+++ Text provided
Let, $1 ≤ p ≤ ∞$. Show that, for any $x∈ \Bbb R$ and any $f∈L^p(\lambda)$ ,one has $T_x(f) (:= f(x+·) ∈ L^p$ and $||T_x(f)||_p = ||f||_p$
I started with indicator functions.
Let, $f=1_B$ for some Borel set, then $\int|T_x(f)|^p d\lambda = \int(1_{B+x})^p d\lambda= \int 1_{B+x} d\lambda = \lambda(B+x)=\lambda(B)=\int|f|^p d\lambda $
Similarly, for simple functions.
Taking increasing limits, same is true for non-negative measurable functions.
Let, $f$ be measurable and thus, $f=f^+ - f^-$. Similarly, $T_x(f)={T_x(f)}^+ -{T_x(f)}^-$
$\int|T_x(f)|^p d\lambda = \int|T_x(f)^+ - T_x(f)^- |^p d\lambda =$
The terminal terms fit in nicely for the equality with terms of same form for $f$ , but how to deal with the mixed terms, like there will be terms of the form, $\int |T_x(f)^+|^l |T_x(f)^-|^{p-l} d\lambda$ , then how to manipulate these terms?
You should observe that at least one of $T_x(f)^+$ and $T_x(f)^-$ equals zero. Thus $$|T_x(f)|^p = |T_x(f)^+ - T_x(f)^-|^p = |T_x(f)^+|^p + |T_x(f)^-|^p.$$
++++++
Answer these about the thread on translation in $L^p$ above:
1. With what kind of function does the poster begin the proof?
2. What form do the mixed terms take that the poster asks how to handle?
3. According to the reply, what holds for at least one of $T_x(f)^+$ and $T_x(f)^-$?
+++ Data provided
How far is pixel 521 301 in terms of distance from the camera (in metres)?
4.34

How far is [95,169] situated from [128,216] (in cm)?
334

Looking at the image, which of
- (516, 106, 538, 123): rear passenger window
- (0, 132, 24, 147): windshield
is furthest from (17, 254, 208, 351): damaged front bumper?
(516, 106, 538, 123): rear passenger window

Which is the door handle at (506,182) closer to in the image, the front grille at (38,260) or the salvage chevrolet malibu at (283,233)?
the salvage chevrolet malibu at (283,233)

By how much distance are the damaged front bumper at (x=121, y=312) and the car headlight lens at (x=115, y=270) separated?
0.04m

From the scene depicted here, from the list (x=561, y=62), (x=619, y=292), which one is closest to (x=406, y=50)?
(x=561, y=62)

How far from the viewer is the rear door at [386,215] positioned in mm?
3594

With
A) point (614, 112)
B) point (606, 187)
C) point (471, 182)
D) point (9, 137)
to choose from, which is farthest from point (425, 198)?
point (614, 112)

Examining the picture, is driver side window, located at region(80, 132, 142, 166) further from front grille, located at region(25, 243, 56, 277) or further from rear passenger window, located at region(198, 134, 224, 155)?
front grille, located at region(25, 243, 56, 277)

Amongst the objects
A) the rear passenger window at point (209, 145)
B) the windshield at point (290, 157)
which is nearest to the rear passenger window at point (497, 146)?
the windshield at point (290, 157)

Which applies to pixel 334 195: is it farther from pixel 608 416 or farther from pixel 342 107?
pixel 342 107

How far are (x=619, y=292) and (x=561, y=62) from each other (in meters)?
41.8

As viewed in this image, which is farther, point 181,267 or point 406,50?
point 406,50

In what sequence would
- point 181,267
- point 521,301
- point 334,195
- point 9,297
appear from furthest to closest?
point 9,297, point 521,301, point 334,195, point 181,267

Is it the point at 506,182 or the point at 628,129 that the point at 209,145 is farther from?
++++++
Complete answer:
1. Indicator functions.
2. $\int |T_x(f)^+|^l |T_x(f)^-|^{p-l} d\lambda$
3. It equals zero.